Sempre que há eleições, os candidatos que pretendem o nosso voto, dizem sempre a mesma frase, que também já se começou a ouvir nesta campanha eleitoral: «estas eleições são as mais importantes de sempre». É verdade que estas eleições, são as mais importantes de sempre, não só pela situação em que o País se encontra, mas também pelo futuro de Portugal.

É neste contexto de importância que deve ser analisado qual é o partido político merecedor do voto, no próximo dia 5 de junho. As alternativas são as mesmas das anteriores eleições legislativas e quase as mesmas de sempre.

Os dois maiores partidos apelarão ao voto útil, aliás como quase sempre o fizeram. Mas, que utilidade teve o voto anterior? Para que serviu? Será que também foi causador do estado a que o País chegou ou foi um voto para que Portugal tivesse tido um presente melhor e um futuro diferente?

Desde que há eleições democráticas em Portugal, o PS e o PSD foram sempre os ganhadores. Foram sempre os mesmos que governaram o País, nos últimos 36 anos. Nas últimas eleições legislativas, realizadas em 27 de setembro de 2009, o partido ganhador foi o PS, com mais de dois milhões de votos e já nas anteriores, em 20 de fevereiro de 2005, foi o mesmo partido político que obteve a maior maioria de sempre de um só partido, com mais de dois milhões e meio de votos. Foram mais de seis anos de governação de um só partido, o Partido Socialista. Não há, nem deve haver qualquer tipo de desculpas. As eleições também são um momento de balanço e de avaliação, do que foi prometido e do que foi cumprido. Devem servir para julgar o PS pela sua governação.

Foram muitos anos de governação socialista. Nos últimos 16 anos, o PS governou Portugal mais de 12 anos e através de José Sócrates, começaram a prometer tudo a todos e acabam a tirar o essencial a quem pouco ou nada tem. Nos últimos 6 anos a dívida externa do Estado quase que duplicou. Atualmente, o nosso País apresenta, na União Europeia, a taxa de risco de pobreza das mais elevadas e é o único País em recessão com o pior desempenho do PIB entre os 27 países membros. Que desculpas para tanto descalabro?

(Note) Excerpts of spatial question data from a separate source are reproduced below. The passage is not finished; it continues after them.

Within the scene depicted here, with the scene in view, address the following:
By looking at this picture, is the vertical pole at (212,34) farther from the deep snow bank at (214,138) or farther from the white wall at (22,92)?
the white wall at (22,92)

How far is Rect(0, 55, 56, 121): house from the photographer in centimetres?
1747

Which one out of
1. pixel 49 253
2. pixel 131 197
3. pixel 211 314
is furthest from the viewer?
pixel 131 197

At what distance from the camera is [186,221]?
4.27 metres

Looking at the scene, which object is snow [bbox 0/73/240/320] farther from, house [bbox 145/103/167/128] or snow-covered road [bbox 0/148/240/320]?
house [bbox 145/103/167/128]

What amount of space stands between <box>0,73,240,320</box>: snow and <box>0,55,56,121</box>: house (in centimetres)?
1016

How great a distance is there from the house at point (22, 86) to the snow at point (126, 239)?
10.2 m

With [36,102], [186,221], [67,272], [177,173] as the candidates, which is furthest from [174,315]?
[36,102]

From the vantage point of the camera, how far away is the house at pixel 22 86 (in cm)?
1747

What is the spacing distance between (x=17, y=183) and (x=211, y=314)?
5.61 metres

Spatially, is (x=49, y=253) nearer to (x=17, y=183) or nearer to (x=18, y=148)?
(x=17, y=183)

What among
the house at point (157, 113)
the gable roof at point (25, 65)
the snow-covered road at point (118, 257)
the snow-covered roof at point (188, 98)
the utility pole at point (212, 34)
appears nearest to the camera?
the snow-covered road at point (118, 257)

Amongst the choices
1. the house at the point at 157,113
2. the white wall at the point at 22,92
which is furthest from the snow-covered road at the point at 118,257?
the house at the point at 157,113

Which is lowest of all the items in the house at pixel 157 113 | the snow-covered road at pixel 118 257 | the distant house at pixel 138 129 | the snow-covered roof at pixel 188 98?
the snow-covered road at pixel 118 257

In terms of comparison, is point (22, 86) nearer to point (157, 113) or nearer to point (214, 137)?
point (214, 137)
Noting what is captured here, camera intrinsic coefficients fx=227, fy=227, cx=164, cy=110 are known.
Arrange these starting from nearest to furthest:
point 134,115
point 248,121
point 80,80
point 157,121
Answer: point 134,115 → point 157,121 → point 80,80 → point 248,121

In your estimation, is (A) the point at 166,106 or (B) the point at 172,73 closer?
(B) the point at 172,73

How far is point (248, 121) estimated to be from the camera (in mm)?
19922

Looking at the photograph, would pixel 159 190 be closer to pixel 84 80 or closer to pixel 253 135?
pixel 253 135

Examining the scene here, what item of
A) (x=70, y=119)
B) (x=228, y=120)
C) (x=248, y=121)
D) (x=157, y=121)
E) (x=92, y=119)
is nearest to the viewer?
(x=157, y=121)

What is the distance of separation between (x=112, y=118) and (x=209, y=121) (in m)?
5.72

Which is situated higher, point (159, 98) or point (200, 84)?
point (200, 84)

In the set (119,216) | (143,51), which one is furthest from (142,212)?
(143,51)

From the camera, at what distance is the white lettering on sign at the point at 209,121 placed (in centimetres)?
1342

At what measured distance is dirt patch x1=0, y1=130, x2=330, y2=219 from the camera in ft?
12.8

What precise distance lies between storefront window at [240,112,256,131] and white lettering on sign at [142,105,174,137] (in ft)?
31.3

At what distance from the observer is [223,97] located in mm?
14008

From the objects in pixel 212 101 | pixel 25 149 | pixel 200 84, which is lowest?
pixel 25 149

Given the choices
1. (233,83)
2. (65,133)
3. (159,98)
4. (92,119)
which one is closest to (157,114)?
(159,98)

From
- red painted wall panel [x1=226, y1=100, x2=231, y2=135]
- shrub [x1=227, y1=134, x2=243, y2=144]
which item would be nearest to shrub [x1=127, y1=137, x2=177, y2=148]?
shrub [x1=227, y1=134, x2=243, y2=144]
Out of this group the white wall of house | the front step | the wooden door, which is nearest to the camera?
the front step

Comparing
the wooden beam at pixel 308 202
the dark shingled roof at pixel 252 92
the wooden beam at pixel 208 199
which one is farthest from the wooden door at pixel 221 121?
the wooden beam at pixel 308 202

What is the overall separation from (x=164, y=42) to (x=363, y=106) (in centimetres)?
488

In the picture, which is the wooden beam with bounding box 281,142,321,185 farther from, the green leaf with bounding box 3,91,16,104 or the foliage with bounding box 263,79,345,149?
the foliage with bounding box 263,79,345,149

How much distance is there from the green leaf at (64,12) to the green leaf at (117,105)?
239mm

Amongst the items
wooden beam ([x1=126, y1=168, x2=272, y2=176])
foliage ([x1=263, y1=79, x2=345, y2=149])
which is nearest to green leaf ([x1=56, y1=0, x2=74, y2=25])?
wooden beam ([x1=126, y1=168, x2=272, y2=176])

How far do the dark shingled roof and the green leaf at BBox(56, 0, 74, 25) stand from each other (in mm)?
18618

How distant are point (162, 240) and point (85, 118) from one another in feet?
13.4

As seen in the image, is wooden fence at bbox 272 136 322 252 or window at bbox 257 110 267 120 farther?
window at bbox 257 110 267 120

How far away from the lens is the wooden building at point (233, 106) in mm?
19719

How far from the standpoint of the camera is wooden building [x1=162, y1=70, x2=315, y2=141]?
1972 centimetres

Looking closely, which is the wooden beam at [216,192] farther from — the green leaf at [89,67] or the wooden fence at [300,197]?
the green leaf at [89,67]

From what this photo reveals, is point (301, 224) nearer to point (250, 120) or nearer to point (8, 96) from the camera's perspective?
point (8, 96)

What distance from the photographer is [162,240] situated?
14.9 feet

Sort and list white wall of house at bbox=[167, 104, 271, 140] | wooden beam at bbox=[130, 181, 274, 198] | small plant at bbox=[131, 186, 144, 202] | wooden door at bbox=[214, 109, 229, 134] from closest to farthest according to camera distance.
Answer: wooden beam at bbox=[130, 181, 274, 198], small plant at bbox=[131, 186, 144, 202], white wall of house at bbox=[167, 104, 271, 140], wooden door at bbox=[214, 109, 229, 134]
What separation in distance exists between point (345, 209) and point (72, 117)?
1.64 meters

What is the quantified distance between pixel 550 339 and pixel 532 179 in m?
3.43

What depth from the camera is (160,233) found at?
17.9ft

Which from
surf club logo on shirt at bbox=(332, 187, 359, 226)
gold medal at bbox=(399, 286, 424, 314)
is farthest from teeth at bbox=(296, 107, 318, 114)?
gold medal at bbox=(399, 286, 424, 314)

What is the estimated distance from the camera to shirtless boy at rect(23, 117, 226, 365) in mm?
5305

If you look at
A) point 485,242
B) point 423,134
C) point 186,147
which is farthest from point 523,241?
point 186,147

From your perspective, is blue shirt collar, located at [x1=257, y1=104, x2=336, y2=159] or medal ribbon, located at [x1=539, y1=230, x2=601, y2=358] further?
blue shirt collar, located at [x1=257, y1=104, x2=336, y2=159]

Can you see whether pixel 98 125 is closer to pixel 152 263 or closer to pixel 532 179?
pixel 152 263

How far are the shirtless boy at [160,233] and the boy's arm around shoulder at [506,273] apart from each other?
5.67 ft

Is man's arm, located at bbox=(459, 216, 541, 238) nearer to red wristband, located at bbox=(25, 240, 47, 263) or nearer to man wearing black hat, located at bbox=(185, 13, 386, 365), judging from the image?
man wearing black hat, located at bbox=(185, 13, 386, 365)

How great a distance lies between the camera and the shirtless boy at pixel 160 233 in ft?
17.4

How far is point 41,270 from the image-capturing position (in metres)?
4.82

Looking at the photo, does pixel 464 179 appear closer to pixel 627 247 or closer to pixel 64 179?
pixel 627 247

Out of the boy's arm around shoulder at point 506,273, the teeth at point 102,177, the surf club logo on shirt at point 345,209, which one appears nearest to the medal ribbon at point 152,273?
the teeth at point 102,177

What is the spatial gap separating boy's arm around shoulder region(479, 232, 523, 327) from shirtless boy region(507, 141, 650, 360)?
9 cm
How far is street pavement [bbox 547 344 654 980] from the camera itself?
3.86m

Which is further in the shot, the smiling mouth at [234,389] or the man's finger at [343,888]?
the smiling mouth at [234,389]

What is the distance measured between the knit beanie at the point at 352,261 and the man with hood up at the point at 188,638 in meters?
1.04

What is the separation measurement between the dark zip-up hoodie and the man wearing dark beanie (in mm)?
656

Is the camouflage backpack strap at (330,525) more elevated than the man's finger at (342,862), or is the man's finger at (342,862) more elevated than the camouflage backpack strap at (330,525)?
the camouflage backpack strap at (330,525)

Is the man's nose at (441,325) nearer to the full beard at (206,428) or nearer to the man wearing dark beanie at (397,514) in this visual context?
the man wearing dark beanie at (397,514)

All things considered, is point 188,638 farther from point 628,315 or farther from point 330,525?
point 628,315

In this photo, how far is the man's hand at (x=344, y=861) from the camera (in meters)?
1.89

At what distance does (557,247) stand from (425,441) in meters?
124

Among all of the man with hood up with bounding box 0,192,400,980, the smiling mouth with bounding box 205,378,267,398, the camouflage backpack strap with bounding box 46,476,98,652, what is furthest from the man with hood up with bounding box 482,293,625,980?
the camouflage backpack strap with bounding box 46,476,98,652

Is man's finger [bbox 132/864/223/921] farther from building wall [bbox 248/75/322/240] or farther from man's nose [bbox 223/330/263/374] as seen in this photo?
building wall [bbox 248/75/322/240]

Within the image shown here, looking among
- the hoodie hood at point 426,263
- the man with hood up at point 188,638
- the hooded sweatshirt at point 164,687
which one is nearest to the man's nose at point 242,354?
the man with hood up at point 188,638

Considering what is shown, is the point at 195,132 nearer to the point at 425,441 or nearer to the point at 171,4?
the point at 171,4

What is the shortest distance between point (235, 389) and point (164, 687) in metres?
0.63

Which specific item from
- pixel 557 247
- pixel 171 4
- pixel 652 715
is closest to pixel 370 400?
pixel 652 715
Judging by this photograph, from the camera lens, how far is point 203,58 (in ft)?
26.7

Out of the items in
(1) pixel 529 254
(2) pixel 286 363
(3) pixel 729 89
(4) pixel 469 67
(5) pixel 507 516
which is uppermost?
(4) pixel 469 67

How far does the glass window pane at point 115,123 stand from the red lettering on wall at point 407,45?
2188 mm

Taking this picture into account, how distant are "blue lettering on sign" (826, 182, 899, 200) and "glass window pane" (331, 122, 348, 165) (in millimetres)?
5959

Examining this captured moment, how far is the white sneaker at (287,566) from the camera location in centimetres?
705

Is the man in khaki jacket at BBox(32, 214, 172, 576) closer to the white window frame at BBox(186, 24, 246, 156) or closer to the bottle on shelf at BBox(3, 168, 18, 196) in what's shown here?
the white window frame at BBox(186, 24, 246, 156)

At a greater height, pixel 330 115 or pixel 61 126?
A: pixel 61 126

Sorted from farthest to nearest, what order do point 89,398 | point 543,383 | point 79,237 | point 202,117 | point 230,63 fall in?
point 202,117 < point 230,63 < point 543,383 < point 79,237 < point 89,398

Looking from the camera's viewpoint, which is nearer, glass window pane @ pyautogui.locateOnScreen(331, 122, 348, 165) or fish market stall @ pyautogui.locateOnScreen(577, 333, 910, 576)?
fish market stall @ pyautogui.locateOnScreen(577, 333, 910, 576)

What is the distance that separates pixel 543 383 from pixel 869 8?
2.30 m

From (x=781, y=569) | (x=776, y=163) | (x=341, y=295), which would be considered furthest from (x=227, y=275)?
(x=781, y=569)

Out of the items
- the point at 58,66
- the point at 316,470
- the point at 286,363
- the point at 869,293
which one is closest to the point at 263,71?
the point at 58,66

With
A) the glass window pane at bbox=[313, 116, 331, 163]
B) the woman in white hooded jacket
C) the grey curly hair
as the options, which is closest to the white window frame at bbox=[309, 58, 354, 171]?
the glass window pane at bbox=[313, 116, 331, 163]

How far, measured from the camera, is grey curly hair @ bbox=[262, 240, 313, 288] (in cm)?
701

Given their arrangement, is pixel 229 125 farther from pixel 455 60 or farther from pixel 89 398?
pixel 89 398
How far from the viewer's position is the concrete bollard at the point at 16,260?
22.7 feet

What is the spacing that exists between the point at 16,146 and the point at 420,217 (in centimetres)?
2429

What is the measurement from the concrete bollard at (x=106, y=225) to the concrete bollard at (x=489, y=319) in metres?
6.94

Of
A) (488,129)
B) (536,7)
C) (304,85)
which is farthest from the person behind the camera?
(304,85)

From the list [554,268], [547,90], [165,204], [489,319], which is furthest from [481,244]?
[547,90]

Se houve sectores, na sociedade portuguesa, afectados pela governação destes últimos seis anos, foram sem qualquer dúvida, as famílias portuguesas, os idosos, a juventude e as empresas, que estão a pagar a irresponsabilidade, os desvarios e a incompetência socialista. As famílias que se viram de um momento para o outro, com cada vez menos dinheiro e sem emprego; os idosos que viram, constantemente, as suas parcas reformas a diminuírem na prática; a juventude que viu a esperança e a confiança no futuro gravemente comprometida; as empresas portuguesas que se viram confrontadas com a maior crise de que há memória e o número de falências não para de aumentar.

Todas estas constatações são visíveis e sentidas por muitos portugueses e só quem não quer ver é que não as reconhece. José Sócrates é o principal rosto da situação catastrófica a que o País chegou e o Partido Socialista é a sua capa. No próximo dia 5 de junho, no acto de fazer a cruz no boletim de voto, tudo isto vai ser julgado, tudo isto deve ser lembrado. Para bem de todos os portugueses, para bem do futuro de Portugal.   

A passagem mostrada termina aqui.